• **Exercise instructions**:
Edit the listing below, replacing every occurrence of "photographer" with "camera operator" and keeping all other text unchanged.

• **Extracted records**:
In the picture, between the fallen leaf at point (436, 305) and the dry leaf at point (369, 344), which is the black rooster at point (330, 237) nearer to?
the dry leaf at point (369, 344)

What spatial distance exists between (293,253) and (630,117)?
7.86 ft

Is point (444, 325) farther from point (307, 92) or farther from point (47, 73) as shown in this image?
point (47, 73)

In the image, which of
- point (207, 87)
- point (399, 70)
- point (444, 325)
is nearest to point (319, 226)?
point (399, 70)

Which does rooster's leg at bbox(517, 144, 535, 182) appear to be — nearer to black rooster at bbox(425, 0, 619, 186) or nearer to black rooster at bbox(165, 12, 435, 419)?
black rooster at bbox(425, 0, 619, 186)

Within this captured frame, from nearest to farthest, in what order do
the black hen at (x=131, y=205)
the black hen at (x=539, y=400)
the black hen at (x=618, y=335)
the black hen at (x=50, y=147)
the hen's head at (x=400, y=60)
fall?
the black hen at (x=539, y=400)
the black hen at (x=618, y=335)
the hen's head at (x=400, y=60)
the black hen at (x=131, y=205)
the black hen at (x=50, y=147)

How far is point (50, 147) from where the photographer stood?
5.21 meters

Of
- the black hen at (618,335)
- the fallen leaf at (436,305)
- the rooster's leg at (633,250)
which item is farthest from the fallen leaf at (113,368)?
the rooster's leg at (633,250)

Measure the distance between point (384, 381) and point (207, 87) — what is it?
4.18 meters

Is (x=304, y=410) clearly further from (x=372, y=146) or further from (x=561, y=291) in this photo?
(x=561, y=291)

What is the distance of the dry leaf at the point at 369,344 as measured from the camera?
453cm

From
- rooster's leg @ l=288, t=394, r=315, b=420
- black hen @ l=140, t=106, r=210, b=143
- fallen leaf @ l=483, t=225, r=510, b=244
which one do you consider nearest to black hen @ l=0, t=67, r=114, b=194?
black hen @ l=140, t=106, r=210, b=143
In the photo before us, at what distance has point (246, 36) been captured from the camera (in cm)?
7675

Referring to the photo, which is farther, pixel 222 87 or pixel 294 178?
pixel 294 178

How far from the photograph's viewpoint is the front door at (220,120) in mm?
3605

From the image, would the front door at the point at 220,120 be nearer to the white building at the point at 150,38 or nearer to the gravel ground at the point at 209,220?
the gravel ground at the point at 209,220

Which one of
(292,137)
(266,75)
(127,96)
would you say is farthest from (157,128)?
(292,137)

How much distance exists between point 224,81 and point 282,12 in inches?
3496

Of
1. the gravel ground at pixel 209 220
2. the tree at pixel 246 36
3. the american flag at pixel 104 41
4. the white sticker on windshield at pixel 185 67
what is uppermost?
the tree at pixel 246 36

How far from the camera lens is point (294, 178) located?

• **Worked answer**:
In the picture, between the fallen leaf at point (436, 305) and the dry leaf at point (369, 344), which is the black rooster at point (330, 237) nearer to?
the dry leaf at point (369, 344)

What spatial distance exists between (293,253) and (630,117)?
7.86 ft

Is point (444, 325) farther from point (307, 92) or farther from point (47, 73) as shown in this image?
point (47, 73)

In the image, which of
- point (207, 87)
- point (399, 70)
- point (444, 325)
is nearest to point (319, 226)?
point (399, 70)

Which does rooster's leg at bbox(517, 144, 535, 182) appear to be — nearer to black rooster at bbox(425, 0, 619, 186) or nearer to black rooster at bbox(165, 12, 435, 419)?
black rooster at bbox(425, 0, 619, 186)

Within this captured frame, from nearest to farthest, in what order do
the black hen at (x=131, y=205)
the black hen at (x=539, y=400)
the black hen at (x=618, y=335)
the black hen at (x=50, y=147)
the hen's head at (x=400, y=60)
fall?
the black hen at (x=539, y=400)
the black hen at (x=618, y=335)
the hen's head at (x=400, y=60)
the black hen at (x=131, y=205)
the black hen at (x=50, y=147)

How far is point (50, 147) from where the camera operator stood?
5.21 meters

Of
- the black hen at (618,335)
- the fallen leaf at (436,305)
- the rooster's leg at (633,250)
which item is farthest from the fallen leaf at (113,368)?
the rooster's leg at (633,250)

Measure the distance between point (384, 381) and point (207, 87) — what is it?
4.18 meters

Is (x=304, y=410) clearly further from (x=372, y=146) or further from (x=561, y=291) in this photo?
(x=561, y=291)

What is the distance of the dry leaf at the point at 369,344 as measured from the camera?
453cm

From
- rooster's leg @ l=288, t=394, r=315, b=420
- black hen @ l=140, t=106, r=210, b=143
- fallen leaf @ l=483, t=225, r=510, b=244
which one do you consider nearest to black hen @ l=0, t=67, r=114, b=194?
black hen @ l=140, t=106, r=210, b=143
In the photo before us, at what distance has point (246, 36) been captured from the camera (in cm)?
7675

Referring to the photo, which is farther, pixel 222 87 or pixel 294 178?
pixel 294 178

How far from the photograph's viewpoint is the front door at (220,120) in mm?
3605

From the image, would the front door at the point at 220,120 be nearer to the white building at the point at 150,38 or nearer to the gravel ground at the point at 209,220?
the gravel ground at the point at 209,220

Which one of
(292,137)
(266,75)
(127,96)
would you say is farthest from (157,128)?
(292,137)

How much distance exists between point 224,81 and point 282,12 in inches?
3496

Of
1. the gravel ground at pixel 209 220
2. the tree at pixel 246 36
3. the american flag at pixel 104 41
4. the white sticker on windshield at pixel 185 67
what is uppermost?
the tree at pixel 246 36

How far from the camera lens is point (294, 178) located?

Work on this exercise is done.